— PROBLEM TO SOLVE —
Leave out the pictures, and retype the remaining data exactly.

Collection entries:
****************
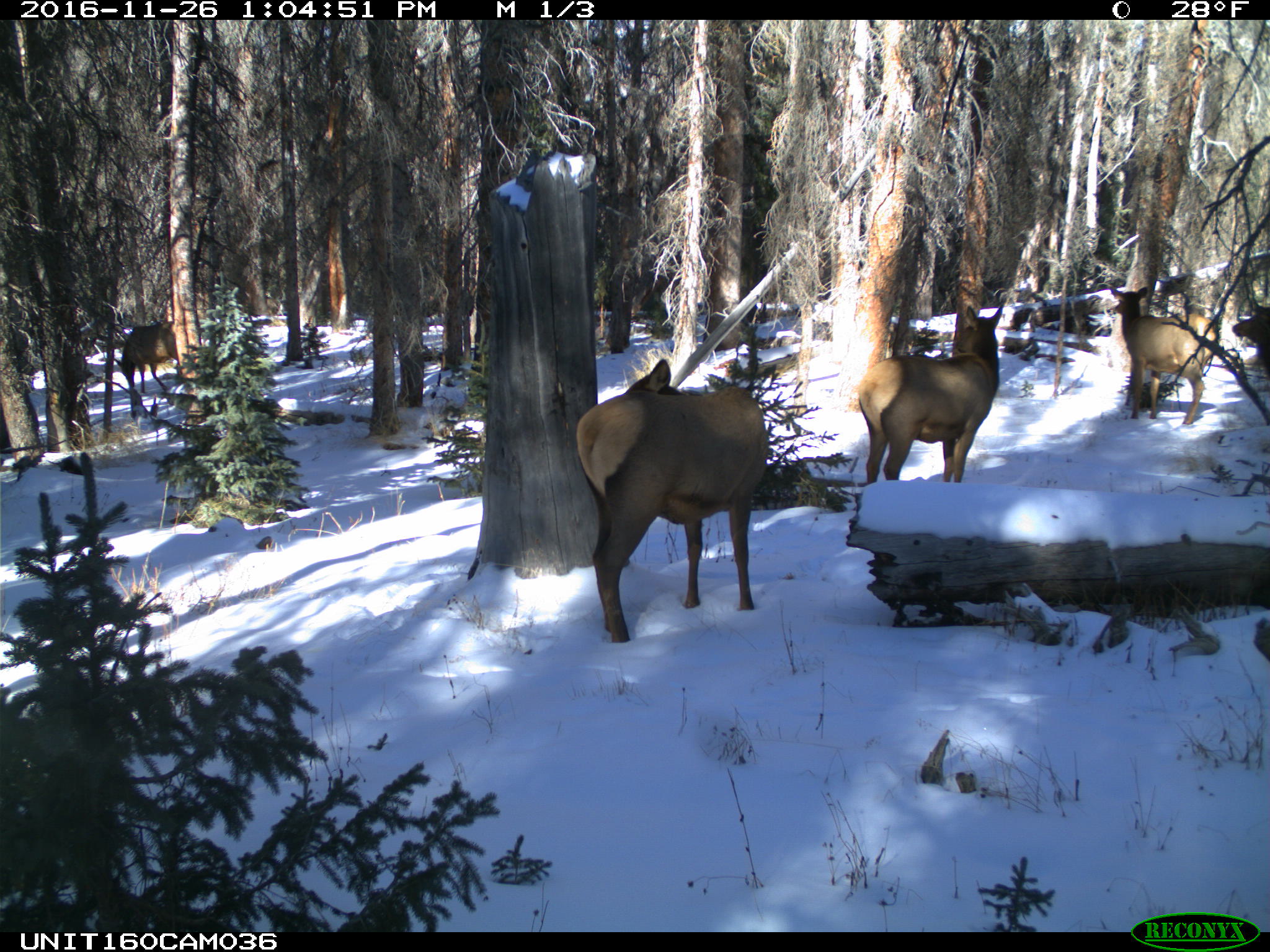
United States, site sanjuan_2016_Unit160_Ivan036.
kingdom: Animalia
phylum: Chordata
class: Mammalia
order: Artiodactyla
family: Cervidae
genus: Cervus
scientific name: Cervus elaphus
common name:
****************
— TASK RESPONSE —
United States, site sanjuan_2016_Unit160_Ivan036.
kingdom: Animalia
phylum: Chordata
class: Mammalia
order: Artiodactyla
family: Cervidae
genus: Cervus
scientific name: Cervus elaphus
common name:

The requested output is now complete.